Intervertebral DXM Gel Injection in Adults With Painful Lumbar Degenerative Disc Disease (DXM gel)
Degenerative Disc Disease, Chronic Lower Back Pain, Discogenic Pain
About this trial
This is an interventional treatment trial for Degenerative Disc Disease focused on measuring Degenerative Disc Disease, Chronic Lower Back Pain, Double Cross-Linked hydrogel, disc nucleus, medical device, Double Crosslink Microgel, first in human, intervertebral disc space, Oswestry Disability Index, discs partial dehydration, proteoglycan matrix, Pfirrmann classification, inter-vertebral disc water content
Eligibility Criteria
Inclusion Criteria:
- Male or female patient aged between 18 and 55 (inclusive)
- Discogenic low back pain, confirmed by a history of Low Back Pain, with a minimum of 3 months of continuous pain or 6 months of acute episodes of pain despite the conservative treatment including painkillers and physiotherapy
- Oswestry Disability Index (ODI) ≥ 30% and ≤ 60%,
Painful disc(s) between L1 and S1 represented
- For cohort 1L: at a single disc level
- For cohort 2L: at 2 disc levels
- For cohort 1-2L: at 1 or 2 disc levels
- Patients with a Zung depression score ≤ 49, Note: Patients with a Zung depression score between ≥ 50 and ≤ 64 may be included if deemed suitable for trial inclusion by the investigator
Partial dehydration (grey disc) confirmed by MRI, grade II/III Pfirrmann classification
Note:
- Pfirrmann Grade I lesions are not contra-indications to recruitment, but can never be the target of any intervention in this trial. Patients featuring grade I disc(s) in conjunction with a grade II/III meet the inclusion criteria for his(her) disc Grade II/III disc to be treated
- Pfirrmann Grade IV and V disc lesions are absolute contra-indications for inclusion
- Female patients of childbearing potential must have a negative urine pregnancy test at screening and use an effective birth control during the follow up period after the injection procedure
- Patients who are willing and capable of understanding the investigator's explanations, following his instructions and adhering to the follow-up visits according to the study protocol, including a willingness and ability to undergo MRI scanning,
- Patient giving informed consent to take part in the study
Exclusion Criteria:
- Averted nerve root pain and potential root compression Note: Referred leg pain authorised
- Presence of posterior bone spurs (osteophytes)

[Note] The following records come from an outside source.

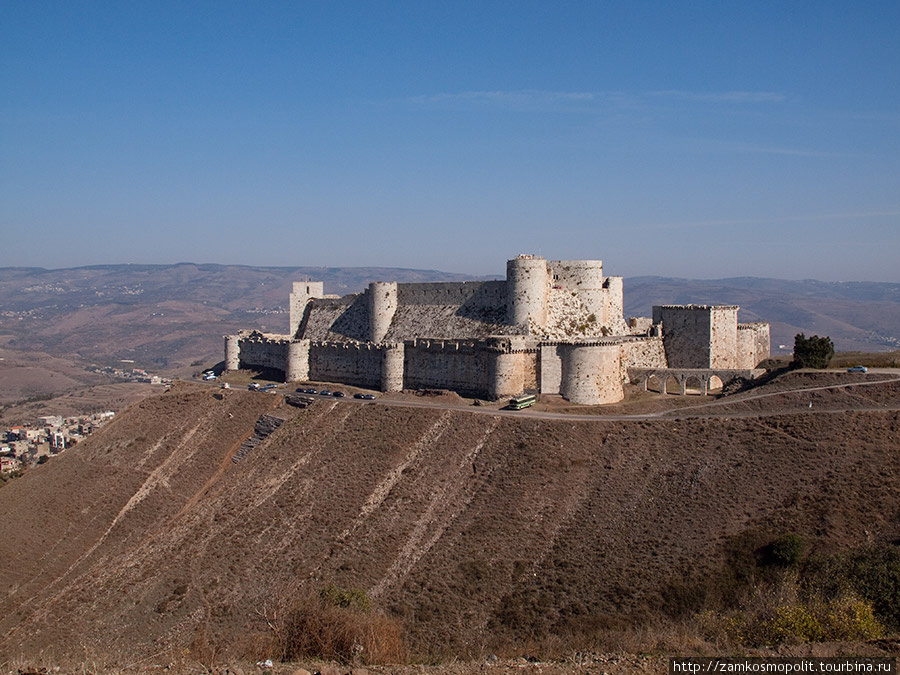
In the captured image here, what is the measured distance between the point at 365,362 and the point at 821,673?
4563 cm

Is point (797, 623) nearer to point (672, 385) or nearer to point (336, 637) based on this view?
point (336, 637)

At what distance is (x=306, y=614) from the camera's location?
80.7ft

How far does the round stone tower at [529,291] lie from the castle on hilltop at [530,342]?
3.0 inches

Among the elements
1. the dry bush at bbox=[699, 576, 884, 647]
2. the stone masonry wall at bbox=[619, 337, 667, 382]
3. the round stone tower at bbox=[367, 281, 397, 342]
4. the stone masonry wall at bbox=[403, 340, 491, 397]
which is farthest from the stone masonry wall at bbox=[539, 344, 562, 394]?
the dry bush at bbox=[699, 576, 884, 647]

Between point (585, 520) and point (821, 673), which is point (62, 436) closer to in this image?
point (585, 520)

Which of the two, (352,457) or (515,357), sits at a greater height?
(515,357)

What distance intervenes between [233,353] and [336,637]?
175 ft

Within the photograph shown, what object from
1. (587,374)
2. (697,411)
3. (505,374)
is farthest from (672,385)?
(505,374)

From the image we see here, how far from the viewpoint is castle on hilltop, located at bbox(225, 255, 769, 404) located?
52.4m

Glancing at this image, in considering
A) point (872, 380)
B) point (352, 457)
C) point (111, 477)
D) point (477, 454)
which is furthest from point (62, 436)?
point (872, 380)

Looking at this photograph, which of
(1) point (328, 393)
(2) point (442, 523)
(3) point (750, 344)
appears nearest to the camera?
(2) point (442, 523)

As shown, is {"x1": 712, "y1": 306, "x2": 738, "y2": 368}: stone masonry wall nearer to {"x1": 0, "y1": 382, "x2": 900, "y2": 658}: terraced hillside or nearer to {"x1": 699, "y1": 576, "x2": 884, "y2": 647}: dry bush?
{"x1": 0, "y1": 382, "x2": 900, "y2": 658}: terraced hillside

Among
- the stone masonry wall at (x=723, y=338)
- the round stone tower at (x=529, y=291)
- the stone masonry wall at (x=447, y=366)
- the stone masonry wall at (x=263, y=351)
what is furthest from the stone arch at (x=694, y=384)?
the stone masonry wall at (x=263, y=351)

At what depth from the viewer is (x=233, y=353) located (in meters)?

- Partial or total Modic signal grade 1 at the considered disc level
- Patients with active systemic infection or infection localized to the site of the proposed implantation.
- Any conditions not described in the indications for use.
- Any mental conditions or neuromuscular disease that may generate an unacceptable risk of failure or postoperative complication.
- Patients with existing disc herniation at the considered level and on adjacent discs
- Endplate disease, defect or weakness, e.g. Schmorl nodule
- Vertebral bone abnormalities with active angioma
- Disc collapse ≥ 15% when disc height is compared to the height of the upper adjacent disc
- One lumbar disc rated grade IV or V on the Pfirrmann classification
- Imaging showing facet arthrosis
- Lytic spondylolisthesis
- Degenerative spondylolisthesis grade > grade I Meyerding
- Congenital or idiopathic deformities of the spine (e.g. Scoliosis >20° Cobb or Kyphosis)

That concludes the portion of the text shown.